The Hermit Goes Up Attic
Up attic, Lucas Harrison, God rest
his frugal bones, once kept a tidy account
by knifecut of some long-gone harvest.
The wood was new. The pitch ran down to blunt
the year: 1811, the score: 10, he carved
into the center rafter to represent
his loves, beatings, losses, hours, or maybe
the butternuts that taxed his back and starved
the red squirrels higher up each scabbed tree.
1812 ran better. If it was bushels he risked,
he would have set his sons to rake them ankle deep
for wintering over, for wrinkling off their husks
while downstairs he lulled his jo to sleep.
By 1816, whatever the crop goes sour.
Three tallies cut by the knife are all
in a powder of dead flies and wood dust pale as flour.

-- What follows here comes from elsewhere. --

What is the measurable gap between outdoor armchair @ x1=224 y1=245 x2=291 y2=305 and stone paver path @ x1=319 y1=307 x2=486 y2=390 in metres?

Death, if it came then, has since gone dry and small.
But the hermit makes this up. Nothing is known
under this rooftree keel veed in with chestnut
ribs. Up attic he always hears the ghosts
of Lucas Harrison's great trees complain
chafing against their mortised pegs,
a woman in childbirth pitching from side to side
until the wet head crowns between her legs
again, and again she will bear her man astride
and out of the brawl of sons he will drive like oxen
tight at the block and tackle, whipped to the trace,
come up these burly masts, these crossties broken
from their growing and buttoned into place.
Whatever it was is now a litter of shells.
Even at noon the attic vault is dim.
The hermit carves his own name in the sill
that someone after will take stock of him.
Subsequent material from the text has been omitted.